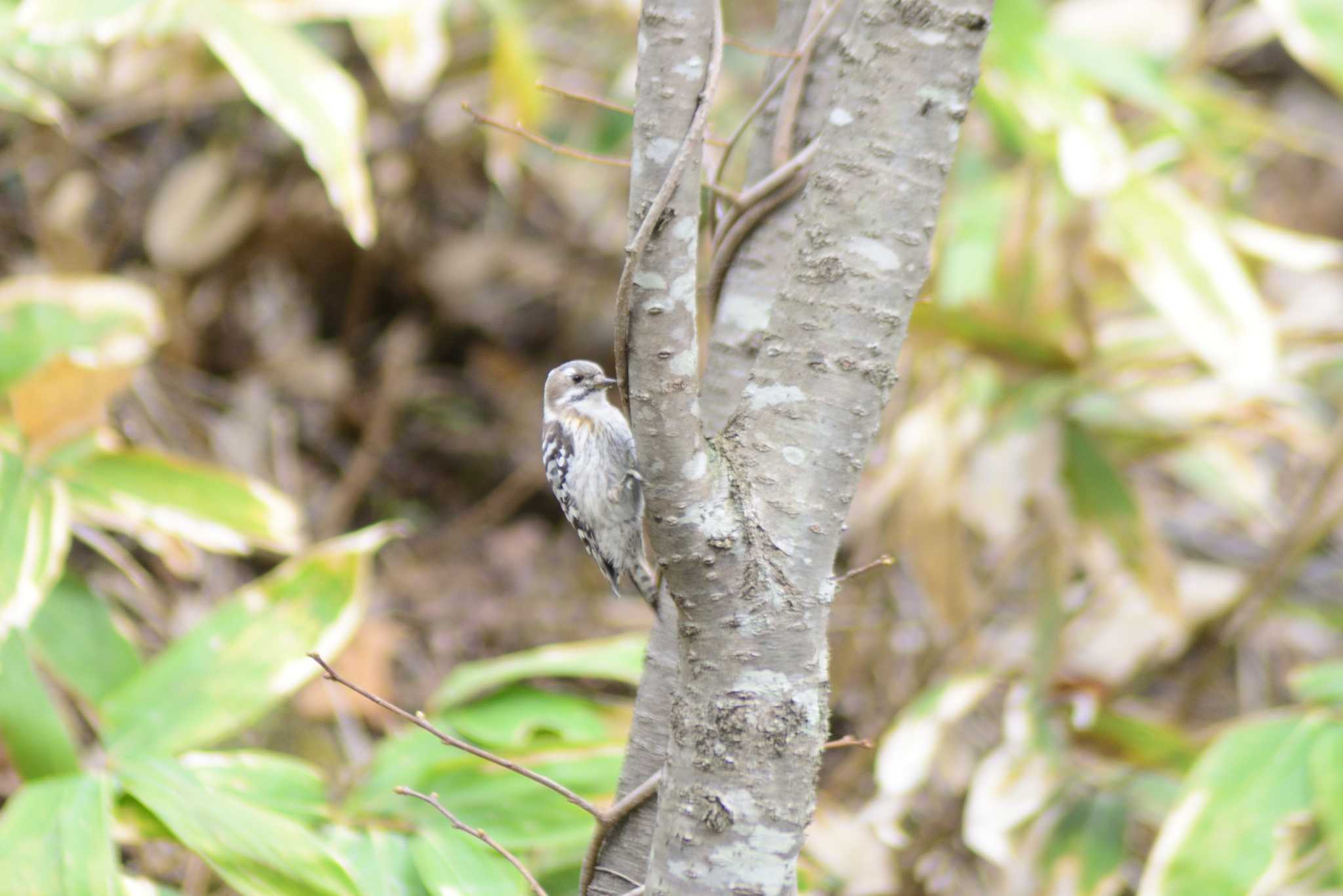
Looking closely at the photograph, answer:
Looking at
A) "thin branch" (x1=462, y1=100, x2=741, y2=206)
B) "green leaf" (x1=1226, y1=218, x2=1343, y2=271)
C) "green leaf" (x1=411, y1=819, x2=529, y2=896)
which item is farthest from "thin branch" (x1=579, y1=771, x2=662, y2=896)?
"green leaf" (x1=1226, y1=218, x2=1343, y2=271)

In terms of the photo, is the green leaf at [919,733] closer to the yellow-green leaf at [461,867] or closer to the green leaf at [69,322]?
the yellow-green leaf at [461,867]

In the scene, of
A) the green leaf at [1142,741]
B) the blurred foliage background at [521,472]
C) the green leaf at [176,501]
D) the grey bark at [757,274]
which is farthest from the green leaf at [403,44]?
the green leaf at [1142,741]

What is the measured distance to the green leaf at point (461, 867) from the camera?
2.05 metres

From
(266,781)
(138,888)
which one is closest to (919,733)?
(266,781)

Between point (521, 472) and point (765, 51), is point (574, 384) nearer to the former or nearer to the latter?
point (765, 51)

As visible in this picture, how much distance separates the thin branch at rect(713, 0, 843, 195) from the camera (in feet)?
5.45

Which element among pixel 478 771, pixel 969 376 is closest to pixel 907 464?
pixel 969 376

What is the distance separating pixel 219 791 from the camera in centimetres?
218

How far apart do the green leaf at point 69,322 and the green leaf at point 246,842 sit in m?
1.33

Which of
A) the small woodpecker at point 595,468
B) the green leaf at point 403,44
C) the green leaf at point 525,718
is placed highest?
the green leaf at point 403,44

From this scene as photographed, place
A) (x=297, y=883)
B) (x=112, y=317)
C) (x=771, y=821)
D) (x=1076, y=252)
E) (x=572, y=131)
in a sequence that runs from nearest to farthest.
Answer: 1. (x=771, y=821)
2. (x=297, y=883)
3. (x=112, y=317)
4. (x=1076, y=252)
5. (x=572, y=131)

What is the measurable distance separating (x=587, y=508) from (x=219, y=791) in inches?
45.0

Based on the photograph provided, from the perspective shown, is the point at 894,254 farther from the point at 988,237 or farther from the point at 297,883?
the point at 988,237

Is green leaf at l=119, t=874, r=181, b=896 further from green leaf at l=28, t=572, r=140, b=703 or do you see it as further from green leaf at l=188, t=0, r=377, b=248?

## [Written instruction]
Render the material as a Markdown table with the columns "Row" and "Line", starting at the line that contains "As visible in" and ending at the line that contains "5. (x=572, y=131)", and leave out blank lines.

## [Task response]
| Row | Line |
|---|---|
| 1 | As visible in this picture, how much distance separates the thin branch at rect(713, 0, 843, 195) from the camera (in feet)? |
| 2 | 5.45 |
| 3 | Which element among pixel 478 771, pixel 969 376 is closest to pixel 907 464? |
| 4 | pixel 969 376 |
| 5 | What is the distance separating pixel 219 791 from the camera in centimetres? |
| 6 | 218 |
| 7 | How far apart do the green leaf at point 69,322 and the green leaf at point 246,842 sit in m? |
| 8 | 1.33 |
| 9 | Which of |
| 10 | A) the small woodpecker at point 595,468 |
| 11 | B) the green leaf at point 403,44 |
| 12 | C) the green leaf at point 525,718 |
| 13 | is placed highest? |
| 14 | the green leaf at point 403,44 |
| 15 | From this scene as photographed, place |
| 16 | A) (x=297, y=883) |
| 17 | B) (x=112, y=317) |
| 18 | C) (x=771, y=821) |
| 19 | D) (x=1076, y=252) |
| 20 | E) (x=572, y=131) |
| 21 | in a sequence that runs from nearest to farthest. |
| 22 | Answer: 1. (x=771, y=821) |
| 23 | 2. (x=297, y=883) |
| 24 | 3. (x=112, y=317) |
| 25 | 4. (x=1076, y=252) |
| 26 | 5. (x=572, y=131) |